I recommended using the AES alg, but there's a new version called "ARIA".
More variants of ARIA available in ubuntu 20, esp. "Counter mode" (CTR).

CTR mode ensures that your o/p is same size as input.  Other modes may round
up your file size to next multiple of 8B (cipher block size).  Then you'd
have to record how long was orig. file and truncate(2) it after decryption.

* Asymmetric Ciphers

Asymmetric ciphers use a different K1 to enc, and K2 to decrypt.
- User 1 can enc data D with key K1, produce C, send C to user 2.
- User 2 can dec C with K2, and they'll get the original data D.
- this is what public key cryptography is all about (PKI)
- K1 is often called a "private" key; and K2 is called the public key
- user 1 protects K1! No one should know it.
- user 1 can freely distribute K2 publicly.
- asymmetric ciphers can "fail" as they can detect if C was NOT encrypted
  with K1.  (Unlike symmetric ciphers which are just "math ops" and always
  succeed.)
- if anyone (even user 2) tries to decrypt C with anything other than K2,
  it'll fail.  User2 can be assured that the ciphertext data could only have
  come from User 1 (who presumably protects their private key K1), b/c C can
  only be decrypted with K2.
- The guarantee is that user 2 knows that the message C could only have come
  from User 1.  Useful, for example, if you're getting a secure email, or
  connecting to your banking Web site.

Digital Signatures:
- same as before, but now, the user 1, will take data D, hash it, produce H.
- user 1 will encrypt D+H with K1, and send it (C') to user 2
- user 2 will decrypt C' with K2, first verifying that it worked
- user 2 will call hash on part of data that was original data
- user 2 will compare hashes
- The added guarantee is that the data inside the message not just came from
  a known source, but that the data wasn't corrupted or changed along the
  way.  This is how vendors release, e.g., patches to their software/OS.

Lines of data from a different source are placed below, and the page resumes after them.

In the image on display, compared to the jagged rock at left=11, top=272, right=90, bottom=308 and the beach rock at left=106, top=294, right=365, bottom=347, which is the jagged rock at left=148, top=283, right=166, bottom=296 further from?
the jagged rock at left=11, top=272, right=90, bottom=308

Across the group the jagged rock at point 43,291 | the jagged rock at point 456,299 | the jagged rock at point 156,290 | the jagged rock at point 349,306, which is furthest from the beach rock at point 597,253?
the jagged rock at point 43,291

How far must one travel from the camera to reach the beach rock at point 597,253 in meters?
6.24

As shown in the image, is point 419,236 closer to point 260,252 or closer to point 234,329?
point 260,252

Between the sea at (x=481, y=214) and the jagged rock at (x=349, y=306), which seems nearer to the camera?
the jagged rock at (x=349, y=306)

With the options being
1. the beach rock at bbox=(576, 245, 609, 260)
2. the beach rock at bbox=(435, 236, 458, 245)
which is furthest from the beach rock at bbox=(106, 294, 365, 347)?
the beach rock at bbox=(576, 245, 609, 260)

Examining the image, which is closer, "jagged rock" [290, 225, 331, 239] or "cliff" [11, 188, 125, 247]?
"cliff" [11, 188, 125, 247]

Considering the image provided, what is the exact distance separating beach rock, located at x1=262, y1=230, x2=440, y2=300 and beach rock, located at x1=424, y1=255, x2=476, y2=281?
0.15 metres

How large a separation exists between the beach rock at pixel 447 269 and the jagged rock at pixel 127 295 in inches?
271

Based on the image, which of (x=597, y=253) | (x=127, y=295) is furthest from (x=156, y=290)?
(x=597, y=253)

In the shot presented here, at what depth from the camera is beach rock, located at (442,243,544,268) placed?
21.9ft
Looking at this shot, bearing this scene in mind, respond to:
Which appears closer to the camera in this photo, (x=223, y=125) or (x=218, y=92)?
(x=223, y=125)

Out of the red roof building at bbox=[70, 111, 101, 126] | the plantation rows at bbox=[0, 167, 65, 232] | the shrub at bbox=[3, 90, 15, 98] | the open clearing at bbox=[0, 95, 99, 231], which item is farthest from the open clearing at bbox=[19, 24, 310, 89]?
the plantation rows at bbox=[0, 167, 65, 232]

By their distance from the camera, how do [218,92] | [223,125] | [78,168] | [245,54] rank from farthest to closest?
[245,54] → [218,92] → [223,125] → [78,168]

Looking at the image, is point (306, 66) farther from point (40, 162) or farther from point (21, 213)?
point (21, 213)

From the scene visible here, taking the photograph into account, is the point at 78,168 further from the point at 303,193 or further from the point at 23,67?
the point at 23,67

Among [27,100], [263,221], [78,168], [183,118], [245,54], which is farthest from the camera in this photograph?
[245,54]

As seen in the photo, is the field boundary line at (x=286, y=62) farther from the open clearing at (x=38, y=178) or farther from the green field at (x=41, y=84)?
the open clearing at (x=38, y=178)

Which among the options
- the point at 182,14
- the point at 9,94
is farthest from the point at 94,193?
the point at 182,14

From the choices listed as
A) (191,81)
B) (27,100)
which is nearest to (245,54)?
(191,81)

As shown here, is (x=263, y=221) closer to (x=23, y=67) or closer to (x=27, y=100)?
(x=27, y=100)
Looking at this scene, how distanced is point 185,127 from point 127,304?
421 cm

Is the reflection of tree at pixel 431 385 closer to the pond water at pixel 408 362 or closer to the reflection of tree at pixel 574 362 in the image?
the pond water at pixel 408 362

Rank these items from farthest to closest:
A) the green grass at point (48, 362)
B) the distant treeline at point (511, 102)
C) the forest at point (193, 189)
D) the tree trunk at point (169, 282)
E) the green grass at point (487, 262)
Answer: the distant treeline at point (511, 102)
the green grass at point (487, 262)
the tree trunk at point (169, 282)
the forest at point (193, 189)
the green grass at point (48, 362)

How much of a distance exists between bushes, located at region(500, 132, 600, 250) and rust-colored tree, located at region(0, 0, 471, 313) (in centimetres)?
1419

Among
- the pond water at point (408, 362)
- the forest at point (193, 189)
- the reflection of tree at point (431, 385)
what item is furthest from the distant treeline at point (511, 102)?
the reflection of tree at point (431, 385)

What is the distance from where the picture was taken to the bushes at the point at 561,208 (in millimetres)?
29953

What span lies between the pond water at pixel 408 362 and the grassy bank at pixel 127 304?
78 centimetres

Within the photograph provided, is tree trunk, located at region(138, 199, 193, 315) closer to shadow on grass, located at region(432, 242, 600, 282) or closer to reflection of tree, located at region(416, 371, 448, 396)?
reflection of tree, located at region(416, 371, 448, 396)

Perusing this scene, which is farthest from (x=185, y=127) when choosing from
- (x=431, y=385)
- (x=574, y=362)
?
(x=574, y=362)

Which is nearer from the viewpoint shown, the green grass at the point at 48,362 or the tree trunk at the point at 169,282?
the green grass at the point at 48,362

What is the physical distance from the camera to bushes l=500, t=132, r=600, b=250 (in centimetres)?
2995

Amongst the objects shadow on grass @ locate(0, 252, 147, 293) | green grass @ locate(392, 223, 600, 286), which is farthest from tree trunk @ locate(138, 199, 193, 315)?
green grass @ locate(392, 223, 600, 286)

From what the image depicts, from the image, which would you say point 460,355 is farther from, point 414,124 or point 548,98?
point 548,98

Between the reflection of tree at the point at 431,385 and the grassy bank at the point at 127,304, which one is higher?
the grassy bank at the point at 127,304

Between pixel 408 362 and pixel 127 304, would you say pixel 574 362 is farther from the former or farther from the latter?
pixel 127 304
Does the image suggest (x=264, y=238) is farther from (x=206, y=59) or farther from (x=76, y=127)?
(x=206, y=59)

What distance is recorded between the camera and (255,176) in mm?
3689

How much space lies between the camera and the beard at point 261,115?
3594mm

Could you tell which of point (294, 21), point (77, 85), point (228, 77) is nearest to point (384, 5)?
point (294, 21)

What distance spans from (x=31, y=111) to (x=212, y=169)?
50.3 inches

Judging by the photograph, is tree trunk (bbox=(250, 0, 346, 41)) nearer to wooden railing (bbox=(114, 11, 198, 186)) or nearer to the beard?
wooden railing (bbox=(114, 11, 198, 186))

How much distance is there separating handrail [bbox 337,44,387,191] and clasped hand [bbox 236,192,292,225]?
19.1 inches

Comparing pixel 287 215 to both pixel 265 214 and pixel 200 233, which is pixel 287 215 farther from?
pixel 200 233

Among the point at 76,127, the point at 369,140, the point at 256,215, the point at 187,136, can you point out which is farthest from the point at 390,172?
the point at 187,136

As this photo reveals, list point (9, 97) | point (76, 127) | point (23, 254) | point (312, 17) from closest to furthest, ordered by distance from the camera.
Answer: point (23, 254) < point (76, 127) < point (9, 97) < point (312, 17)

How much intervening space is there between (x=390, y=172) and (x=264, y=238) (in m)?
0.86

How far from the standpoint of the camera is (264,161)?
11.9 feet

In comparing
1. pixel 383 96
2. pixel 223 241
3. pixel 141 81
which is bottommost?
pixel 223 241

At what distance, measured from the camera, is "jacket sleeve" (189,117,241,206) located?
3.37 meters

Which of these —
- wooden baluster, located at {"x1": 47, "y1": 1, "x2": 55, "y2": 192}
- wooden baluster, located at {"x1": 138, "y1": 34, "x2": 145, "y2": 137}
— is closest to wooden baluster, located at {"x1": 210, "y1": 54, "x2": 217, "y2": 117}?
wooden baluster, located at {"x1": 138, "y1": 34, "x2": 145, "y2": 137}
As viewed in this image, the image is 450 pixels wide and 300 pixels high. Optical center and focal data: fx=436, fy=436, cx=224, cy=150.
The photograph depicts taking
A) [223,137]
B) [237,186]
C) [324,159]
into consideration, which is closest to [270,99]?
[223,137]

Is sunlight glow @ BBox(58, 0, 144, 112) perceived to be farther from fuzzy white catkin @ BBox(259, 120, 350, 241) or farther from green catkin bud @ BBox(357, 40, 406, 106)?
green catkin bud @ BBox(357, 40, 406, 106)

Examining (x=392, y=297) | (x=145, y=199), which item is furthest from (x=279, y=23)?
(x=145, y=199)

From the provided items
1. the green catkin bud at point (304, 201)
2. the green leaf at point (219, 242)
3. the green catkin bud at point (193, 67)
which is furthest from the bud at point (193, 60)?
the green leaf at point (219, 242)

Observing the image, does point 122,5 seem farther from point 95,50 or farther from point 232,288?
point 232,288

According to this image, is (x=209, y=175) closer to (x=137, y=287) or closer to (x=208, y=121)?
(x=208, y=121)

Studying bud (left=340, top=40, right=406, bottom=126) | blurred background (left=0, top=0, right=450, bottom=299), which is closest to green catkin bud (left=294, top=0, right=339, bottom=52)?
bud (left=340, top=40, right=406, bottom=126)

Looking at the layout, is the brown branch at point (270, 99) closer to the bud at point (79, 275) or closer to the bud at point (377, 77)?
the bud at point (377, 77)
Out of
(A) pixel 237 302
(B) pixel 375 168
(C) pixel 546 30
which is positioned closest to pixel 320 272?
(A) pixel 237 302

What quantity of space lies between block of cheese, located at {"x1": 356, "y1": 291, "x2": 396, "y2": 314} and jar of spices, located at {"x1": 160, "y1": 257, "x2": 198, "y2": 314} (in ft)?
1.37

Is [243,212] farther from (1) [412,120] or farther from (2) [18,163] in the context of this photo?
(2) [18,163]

Private 1-to-1 communications.
1. U1 enc D with U1's K1 (private) and U2 (target user)'s public key J2,
   produces C.
2. U1 sends C to U2
3. U2 decrypts C with U2's priv key J1, then with U1's pub key K2.
- result: both U1 and U2 can communicate privately, bi-directionally, and
  guarantee they know who's on the other end.

PKI example are the RSA alg. most famous.  Used heavily in SSL Web site
certificates all over the world.

BUT PKI is slow!  Generating a key-pair takes time, the math is complex too
(but quite interesting).  Using PKI is also slow, b/c the math ops are more
CPU intensive than mere XORs (which are used a lot in symmetric ciphers).

So, use PKI is used to establish a trust relationship b/t two entities
(e.g., your Web browser connecting to a bank's Web server).  Then exchange a
randomly generated cipher key to be used with a much faster symmetric
cipher.  User symmetric cipher to encrypt all subsequent communications.